Chinese soldier strays across LAC, held on Pangong Tso's southern bank
A soldier of China’s People’s Liberation Army (PLA) was held by the Indian Army on the southern bank of Pangong Tso in Ladakh on Friday after he strayed across to the Indian side of the Line of Actual Control (LAC), officials said on Saturday. This is the second such incident reported since October last year.
“The People’s Liberation Army (PLA soldier) had transgressed across the LAC and was taken into custody by Indian troops deployed in this area (south of Pangong Tso). Troops from either side are deployed along the LAC since friction erupted last year due to unprecedented mobilisation and forward concentration by Chinese troops,” the army said in a statement.

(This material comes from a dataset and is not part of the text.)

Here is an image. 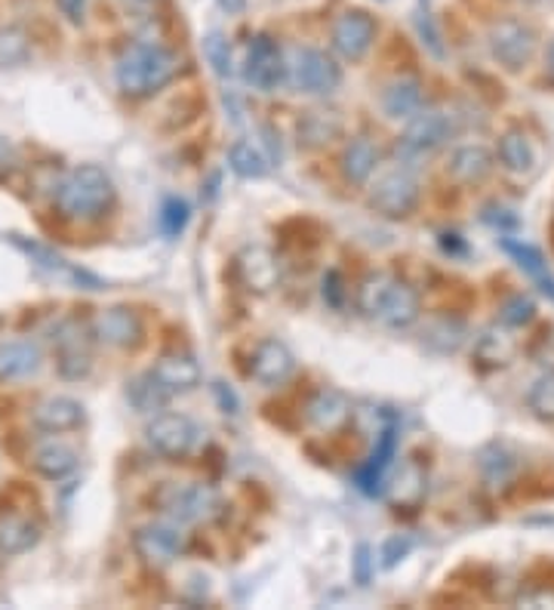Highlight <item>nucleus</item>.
<instances>
[{"label": "nucleus", "instance_id": "nucleus-1", "mask_svg": "<svg viewBox=\"0 0 554 610\" xmlns=\"http://www.w3.org/2000/svg\"><path fill=\"white\" fill-rule=\"evenodd\" d=\"M117 201L112 176L96 164H80L59 182L53 204L62 219L68 223H96L105 219Z\"/></svg>", "mask_w": 554, "mask_h": 610}, {"label": "nucleus", "instance_id": "nucleus-2", "mask_svg": "<svg viewBox=\"0 0 554 610\" xmlns=\"http://www.w3.org/2000/svg\"><path fill=\"white\" fill-rule=\"evenodd\" d=\"M358 308L391 330H407L420 321V293L388 271H376L358 290Z\"/></svg>", "mask_w": 554, "mask_h": 610}, {"label": "nucleus", "instance_id": "nucleus-3", "mask_svg": "<svg viewBox=\"0 0 554 610\" xmlns=\"http://www.w3.org/2000/svg\"><path fill=\"white\" fill-rule=\"evenodd\" d=\"M179 75V56L160 43H133L117 59V87L130 99H145L157 93Z\"/></svg>", "mask_w": 554, "mask_h": 610}, {"label": "nucleus", "instance_id": "nucleus-4", "mask_svg": "<svg viewBox=\"0 0 554 610\" xmlns=\"http://www.w3.org/2000/svg\"><path fill=\"white\" fill-rule=\"evenodd\" d=\"M154 506L176 524H207L219 516L222 499L210 484H201V481L176 484V481H170L154 494Z\"/></svg>", "mask_w": 554, "mask_h": 610}, {"label": "nucleus", "instance_id": "nucleus-5", "mask_svg": "<svg viewBox=\"0 0 554 610\" xmlns=\"http://www.w3.org/2000/svg\"><path fill=\"white\" fill-rule=\"evenodd\" d=\"M289 80L299 93L308 96H326L339 90L343 84V68L336 65V59L314 50V47H302L293 53V65H289Z\"/></svg>", "mask_w": 554, "mask_h": 610}, {"label": "nucleus", "instance_id": "nucleus-6", "mask_svg": "<svg viewBox=\"0 0 554 610\" xmlns=\"http://www.w3.org/2000/svg\"><path fill=\"white\" fill-rule=\"evenodd\" d=\"M201 425L185 414H154V420L145 429V439L154 454L164 459H182L201 444Z\"/></svg>", "mask_w": 554, "mask_h": 610}, {"label": "nucleus", "instance_id": "nucleus-7", "mask_svg": "<svg viewBox=\"0 0 554 610\" xmlns=\"http://www.w3.org/2000/svg\"><path fill=\"white\" fill-rule=\"evenodd\" d=\"M133 549L149 568H170L185 552V534L176 521H152L133 534Z\"/></svg>", "mask_w": 554, "mask_h": 610}, {"label": "nucleus", "instance_id": "nucleus-8", "mask_svg": "<svg viewBox=\"0 0 554 610\" xmlns=\"http://www.w3.org/2000/svg\"><path fill=\"white\" fill-rule=\"evenodd\" d=\"M420 204V179L410 170L383 176L370 191V207L385 219H407Z\"/></svg>", "mask_w": 554, "mask_h": 610}, {"label": "nucleus", "instance_id": "nucleus-9", "mask_svg": "<svg viewBox=\"0 0 554 610\" xmlns=\"http://www.w3.org/2000/svg\"><path fill=\"white\" fill-rule=\"evenodd\" d=\"M490 53L508 72H520L530 65L536 53V31L520 20H502L490 28Z\"/></svg>", "mask_w": 554, "mask_h": 610}, {"label": "nucleus", "instance_id": "nucleus-10", "mask_svg": "<svg viewBox=\"0 0 554 610\" xmlns=\"http://www.w3.org/2000/svg\"><path fill=\"white\" fill-rule=\"evenodd\" d=\"M376 20L363 10H345L339 20L333 22V31H330V40H333V50L345 59V62H361L373 40H376Z\"/></svg>", "mask_w": 554, "mask_h": 610}, {"label": "nucleus", "instance_id": "nucleus-11", "mask_svg": "<svg viewBox=\"0 0 554 610\" xmlns=\"http://www.w3.org/2000/svg\"><path fill=\"white\" fill-rule=\"evenodd\" d=\"M456 136V124L453 115L440 112V109H428V112H416L410 117L407 130H403L401 149L410 154L435 152L440 145H447Z\"/></svg>", "mask_w": 554, "mask_h": 610}, {"label": "nucleus", "instance_id": "nucleus-12", "mask_svg": "<svg viewBox=\"0 0 554 610\" xmlns=\"http://www.w3.org/2000/svg\"><path fill=\"white\" fill-rule=\"evenodd\" d=\"M244 77L249 87L271 93L278 90V84L287 77V65H284V53L278 47V40H271L268 35L253 38L247 50V65H244Z\"/></svg>", "mask_w": 554, "mask_h": 610}, {"label": "nucleus", "instance_id": "nucleus-13", "mask_svg": "<svg viewBox=\"0 0 554 610\" xmlns=\"http://www.w3.org/2000/svg\"><path fill=\"white\" fill-rule=\"evenodd\" d=\"M93 336L112 348H136L145 336V325L133 308L112 305V308H102L93 318Z\"/></svg>", "mask_w": 554, "mask_h": 610}, {"label": "nucleus", "instance_id": "nucleus-14", "mask_svg": "<svg viewBox=\"0 0 554 610\" xmlns=\"http://www.w3.org/2000/svg\"><path fill=\"white\" fill-rule=\"evenodd\" d=\"M56 367L65 380H83L93 367V352H90V336L83 325L65 321L56 330Z\"/></svg>", "mask_w": 554, "mask_h": 610}, {"label": "nucleus", "instance_id": "nucleus-15", "mask_svg": "<svg viewBox=\"0 0 554 610\" xmlns=\"http://www.w3.org/2000/svg\"><path fill=\"white\" fill-rule=\"evenodd\" d=\"M296 370V355L281 340H262L249 358V377L262 385H284Z\"/></svg>", "mask_w": 554, "mask_h": 610}, {"label": "nucleus", "instance_id": "nucleus-16", "mask_svg": "<svg viewBox=\"0 0 554 610\" xmlns=\"http://www.w3.org/2000/svg\"><path fill=\"white\" fill-rule=\"evenodd\" d=\"M83 404L68 395H50L31 410V422L47 435H62V432H75L77 425H83Z\"/></svg>", "mask_w": 554, "mask_h": 610}, {"label": "nucleus", "instance_id": "nucleus-17", "mask_svg": "<svg viewBox=\"0 0 554 610\" xmlns=\"http://www.w3.org/2000/svg\"><path fill=\"white\" fill-rule=\"evenodd\" d=\"M395 454H398V425L388 422L383 432H379V439H376V447H373L370 459H366L361 469L355 472V481H358V487H361L363 494H379L383 478L385 472H388V466H391Z\"/></svg>", "mask_w": 554, "mask_h": 610}, {"label": "nucleus", "instance_id": "nucleus-18", "mask_svg": "<svg viewBox=\"0 0 554 610\" xmlns=\"http://www.w3.org/2000/svg\"><path fill=\"white\" fill-rule=\"evenodd\" d=\"M152 377L170 395H185V392H194L197 385H201V364L194 361L192 355H185V352H170V355H164V358H157V364L152 367Z\"/></svg>", "mask_w": 554, "mask_h": 610}, {"label": "nucleus", "instance_id": "nucleus-19", "mask_svg": "<svg viewBox=\"0 0 554 610\" xmlns=\"http://www.w3.org/2000/svg\"><path fill=\"white\" fill-rule=\"evenodd\" d=\"M13 244L25 253V256H31V263H38L43 271H50V275H59V278H65V281H75V284L87 287V290H99V281L90 275V271H83V268H75L65 256H59L56 250L43 247L38 241H28V238H22V234H13Z\"/></svg>", "mask_w": 554, "mask_h": 610}, {"label": "nucleus", "instance_id": "nucleus-20", "mask_svg": "<svg viewBox=\"0 0 554 610\" xmlns=\"http://www.w3.org/2000/svg\"><path fill=\"white\" fill-rule=\"evenodd\" d=\"M306 420L318 429V432H339L345 422L351 420V401L345 398L336 389H321L314 392L306 404Z\"/></svg>", "mask_w": 554, "mask_h": 610}, {"label": "nucleus", "instance_id": "nucleus-21", "mask_svg": "<svg viewBox=\"0 0 554 610\" xmlns=\"http://www.w3.org/2000/svg\"><path fill=\"white\" fill-rule=\"evenodd\" d=\"M343 115L333 112V109H314V112H306L296 134H299V145L308 149V152H318V149H326L333 139L343 136Z\"/></svg>", "mask_w": 554, "mask_h": 610}, {"label": "nucleus", "instance_id": "nucleus-22", "mask_svg": "<svg viewBox=\"0 0 554 610\" xmlns=\"http://www.w3.org/2000/svg\"><path fill=\"white\" fill-rule=\"evenodd\" d=\"M383 112L391 120H410L422 112V80L413 75L395 77L383 93Z\"/></svg>", "mask_w": 554, "mask_h": 610}, {"label": "nucleus", "instance_id": "nucleus-23", "mask_svg": "<svg viewBox=\"0 0 554 610\" xmlns=\"http://www.w3.org/2000/svg\"><path fill=\"white\" fill-rule=\"evenodd\" d=\"M31 466H35L38 475L50 478V481H62V478H68L77 469V450L65 441H40L35 454H31Z\"/></svg>", "mask_w": 554, "mask_h": 610}, {"label": "nucleus", "instance_id": "nucleus-24", "mask_svg": "<svg viewBox=\"0 0 554 610\" xmlns=\"http://www.w3.org/2000/svg\"><path fill=\"white\" fill-rule=\"evenodd\" d=\"M40 348L31 340H10L0 343V382L25 380L31 373H38L40 367Z\"/></svg>", "mask_w": 554, "mask_h": 610}, {"label": "nucleus", "instance_id": "nucleus-25", "mask_svg": "<svg viewBox=\"0 0 554 610\" xmlns=\"http://www.w3.org/2000/svg\"><path fill=\"white\" fill-rule=\"evenodd\" d=\"M40 528L28 516L20 512H3L0 516V552L25 555L38 546Z\"/></svg>", "mask_w": 554, "mask_h": 610}, {"label": "nucleus", "instance_id": "nucleus-26", "mask_svg": "<svg viewBox=\"0 0 554 610\" xmlns=\"http://www.w3.org/2000/svg\"><path fill=\"white\" fill-rule=\"evenodd\" d=\"M376 164H379V149H376L373 139H366V136H355V139L345 145L343 161H339L343 176L351 186H363V182L373 176Z\"/></svg>", "mask_w": 554, "mask_h": 610}, {"label": "nucleus", "instance_id": "nucleus-27", "mask_svg": "<svg viewBox=\"0 0 554 610\" xmlns=\"http://www.w3.org/2000/svg\"><path fill=\"white\" fill-rule=\"evenodd\" d=\"M241 275L253 293H271L278 287V263L266 247H247L241 253Z\"/></svg>", "mask_w": 554, "mask_h": 610}, {"label": "nucleus", "instance_id": "nucleus-28", "mask_svg": "<svg viewBox=\"0 0 554 610\" xmlns=\"http://www.w3.org/2000/svg\"><path fill=\"white\" fill-rule=\"evenodd\" d=\"M447 170L456 182L475 186L480 179H487L490 170H493V154L487 152L484 145H459L456 152L450 154Z\"/></svg>", "mask_w": 554, "mask_h": 610}, {"label": "nucleus", "instance_id": "nucleus-29", "mask_svg": "<svg viewBox=\"0 0 554 610\" xmlns=\"http://www.w3.org/2000/svg\"><path fill=\"white\" fill-rule=\"evenodd\" d=\"M502 250L515 259L520 271H527V278H530L545 296H552L554 300V275L549 271V263H545V256H542L539 250L524 244V241H512V238L502 241Z\"/></svg>", "mask_w": 554, "mask_h": 610}, {"label": "nucleus", "instance_id": "nucleus-30", "mask_svg": "<svg viewBox=\"0 0 554 610\" xmlns=\"http://www.w3.org/2000/svg\"><path fill=\"white\" fill-rule=\"evenodd\" d=\"M170 398L172 395L160 382L154 380L152 370L130 380V385H127V401H130V407H133L136 414H157V410H164V404Z\"/></svg>", "mask_w": 554, "mask_h": 610}, {"label": "nucleus", "instance_id": "nucleus-31", "mask_svg": "<svg viewBox=\"0 0 554 610\" xmlns=\"http://www.w3.org/2000/svg\"><path fill=\"white\" fill-rule=\"evenodd\" d=\"M515 469L517 457L505 444H490V447H484V454H480V475H484V481H487L490 487L508 484V481L515 478Z\"/></svg>", "mask_w": 554, "mask_h": 610}, {"label": "nucleus", "instance_id": "nucleus-32", "mask_svg": "<svg viewBox=\"0 0 554 610\" xmlns=\"http://www.w3.org/2000/svg\"><path fill=\"white\" fill-rule=\"evenodd\" d=\"M388 496L395 506H420L422 496H425V472L416 462H403L401 472L388 487Z\"/></svg>", "mask_w": 554, "mask_h": 610}, {"label": "nucleus", "instance_id": "nucleus-33", "mask_svg": "<svg viewBox=\"0 0 554 610\" xmlns=\"http://www.w3.org/2000/svg\"><path fill=\"white\" fill-rule=\"evenodd\" d=\"M499 161L508 173H530L533 167V149L520 130H508L499 139Z\"/></svg>", "mask_w": 554, "mask_h": 610}, {"label": "nucleus", "instance_id": "nucleus-34", "mask_svg": "<svg viewBox=\"0 0 554 610\" xmlns=\"http://www.w3.org/2000/svg\"><path fill=\"white\" fill-rule=\"evenodd\" d=\"M31 56V38L22 25L0 28V68H20Z\"/></svg>", "mask_w": 554, "mask_h": 610}, {"label": "nucleus", "instance_id": "nucleus-35", "mask_svg": "<svg viewBox=\"0 0 554 610\" xmlns=\"http://www.w3.org/2000/svg\"><path fill=\"white\" fill-rule=\"evenodd\" d=\"M229 167L241 179H266L268 161L266 154L259 152L253 142H234L229 149Z\"/></svg>", "mask_w": 554, "mask_h": 610}, {"label": "nucleus", "instance_id": "nucleus-36", "mask_svg": "<svg viewBox=\"0 0 554 610\" xmlns=\"http://www.w3.org/2000/svg\"><path fill=\"white\" fill-rule=\"evenodd\" d=\"M465 343V325L453 321V318H440L425 330V345L435 348L440 355H453Z\"/></svg>", "mask_w": 554, "mask_h": 610}, {"label": "nucleus", "instance_id": "nucleus-37", "mask_svg": "<svg viewBox=\"0 0 554 610\" xmlns=\"http://www.w3.org/2000/svg\"><path fill=\"white\" fill-rule=\"evenodd\" d=\"M204 59H207V65H210L216 77H231V72H234L231 43L222 31H210V35L204 38Z\"/></svg>", "mask_w": 554, "mask_h": 610}, {"label": "nucleus", "instance_id": "nucleus-38", "mask_svg": "<svg viewBox=\"0 0 554 610\" xmlns=\"http://www.w3.org/2000/svg\"><path fill=\"white\" fill-rule=\"evenodd\" d=\"M189 219H192L189 201H182V198H167V201L160 204L157 223H160V231H164L167 238H179V234L185 231V226H189Z\"/></svg>", "mask_w": 554, "mask_h": 610}, {"label": "nucleus", "instance_id": "nucleus-39", "mask_svg": "<svg viewBox=\"0 0 554 610\" xmlns=\"http://www.w3.org/2000/svg\"><path fill=\"white\" fill-rule=\"evenodd\" d=\"M527 404L539 420L554 422V373H545L542 380H536L530 395H527Z\"/></svg>", "mask_w": 554, "mask_h": 610}, {"label": "nucleus", "instance_id": "nucleus-40", "mask_svg": "<svg viewBox=\"0 0 554 610\" xmlns=\"http://www.w3.org/2000/svg\"><path fill=\"white\" fill-rule=\"evenodd\" d=\"M480 343L493 345V352H490V348H487V352H478L480 361H490L502 367V364H508V358L515 355V340H508L505 333H497V330H487Z\"/></svg>", "mask_w": 554, "mask_h": 610}, {"label": "nucleus", "instance_id": "nucleus-41", "mask_svg": "<svg viewBox=\"0 0 554 610\" xmlns=\"http://www.w3.org/2000/svg\"><path fill=\"white\" fill-rule=\"evenodd\" d=\"M533 300L530 296H512V300H505V305H502V321L512 327H520L527 325V321H533Z\"/></svg>", "mask_w": 554, "mask_h": 610}, {"label": "nucleus", "instance_id": "nucleus-42", "mask_svg": "<svg viewBox=\"0 0 554 610\" xmlns=\"http://www.w3.org/2000/svg\"><path fill=\"white\" fill-rule=\"evenodd\" d=\"M410 546H413V543H410V539H401V536L388 539V543H385V549H383V564H385V568H395V564L401 561L403 555L410 552Z\"/></svg>", "mask_w": 554, "mask_h": 610}, {"label": "nucleus", "instance_id": "nucleus-43", "mask_svg": "<svg viewBox=\"0 0 554 610\" xmlns=\"http://www.w3.org/2000/svg\"><path fill=\"white\" fill-rule=\"evenodd\" d=\"M343 278H339V271H326L324 275V300L333 308H339L343 305Z\"/></svg>", "mask_w": 554, "mask_h": 610}, {"label": "nucleus", "instance_id": "nucleus-44", "mask_svg": "<svg viewBox=\"0 0 554 610\" xmlns=\"http://www.w3.org/2000/svg\"><path fill=\"white\" fill-rule=\"evenodd\" d=\"M59 10H62V16L68 22H75V25H80L83 22V16H87V3L90 0H56Z\"/></svg>", "mask_w": 554, "mask_h": 610}, {"label": "nucleus", "instance_id": "nucleus-45", "mask_svg": "<svg viewBox=\"0 0 554 610\" xmlns=\"http://www.w3.org/2000/svg\"><path fill=\"white\" fill-rule=\"evenodd\" d=\"M20 164V154L16 149L7 142V139H0V176H7V173H13V167Z\"/></svg>", "mask_w": 554, "mask_h": 610}, {"label": "nucleus", "instance_id": "nucleus-46", "mask_svg": "<svg viewBox=\"0 0 554 610\" xmlns=\"http://www.w3.org/2000/svg\"><path fill=\"white\" fill-rule=\"evenodd\" d=\"M355 568H358V583L366 586L370 583V546H358V558H355Z\"/></svg>", "mask_w": 554, "mask_h": 610}, {"label": "nucleus", "instance_id": "nucleus-47", "mask_svg": "<svg viewBox=\"0 0 554 610\" xmlns=\"http://www.w3.org/2000/svg\"><path fill=\"white\" fill-rule=\"evenodd\" d=\"M539 364H554V330L542 336V348H539Z\"/></svg>", "mask_w": 554, "mask_h": 610}, {"label": "nucleus", "instance_id": "nucleus-48", "mask_svg": "<svg viewBox=\"0 0 554 610\" xmlns=\"http://www.w3.org/2000/svg\"><path fill=\"white\" fill-rule=\"evenodd\" d=\"M219 7L229 13V16H237V13H244V7H247V0H219Z\"/></svg>", "mask_w": 554, "mask_h": 610}, {"label": "nucleus", "instance_id": "nucleus-49", "mask_svg": "<svg viewBox=\"0 0 554 610\" xmlns=\"http://www.w3.org/2000/svg\"><path fill=\"white\" fill-rule=\"evenodd\" d=\"M545 72H549V80L554 84V40L549 43V56H545Z\"/></svg>", "mask_w": 554, "mask_h": 610}]
</instances>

Watch: Indian Army detains Chinese soldier after he crosses LAC in Ladakh
Heights on both banks of the lake have been at the centre of the border row between the two countries.
The PLA soldier is being dealt with according to procedures and circumstances under which he crossed the LAC are being investigated, the statement said. The soldier is likely to be returned after the completion of formalities involved in such cases, the officials said.
On October 19 last year, Corporal Wang Ya Long of the PLA was apprehended by the Indian Army in eastern Ladakh’s Demchok sector after he strayed across the contested LAC amid the prevailing border tensions with China in the sensitive region. He was returned to the PLA the next day at the Chushul-Moldo meeting point, where senior commanders from both armies have been holding military talks to reduce friction in the eastern Ladakh theatre.
“The PLA soldier was apparently moving from one location to another on the Chinese side of the LAC when he lost his way. He was carrying a sleeping bag, a storage device, his military identity card and a mobile with a charger. He was released after a thorough interrogation and completion of the necessary formalities,” officials had said then.
As the Ladakh sector remains tense, India has consistently pushed for comprehensive disengagement at all flashpoints and restoration of status quo ante of early April during the ongoing military talks whereas the Chinese side wants the Indian Army to first pull back troops deployed on strategic heights on the southern bank of Pangong Tso.
The two armies have held eight rounds of military talks so far, with dates yet to be announced for the delayed ninth round of dialogue between corps commander-ranked officers.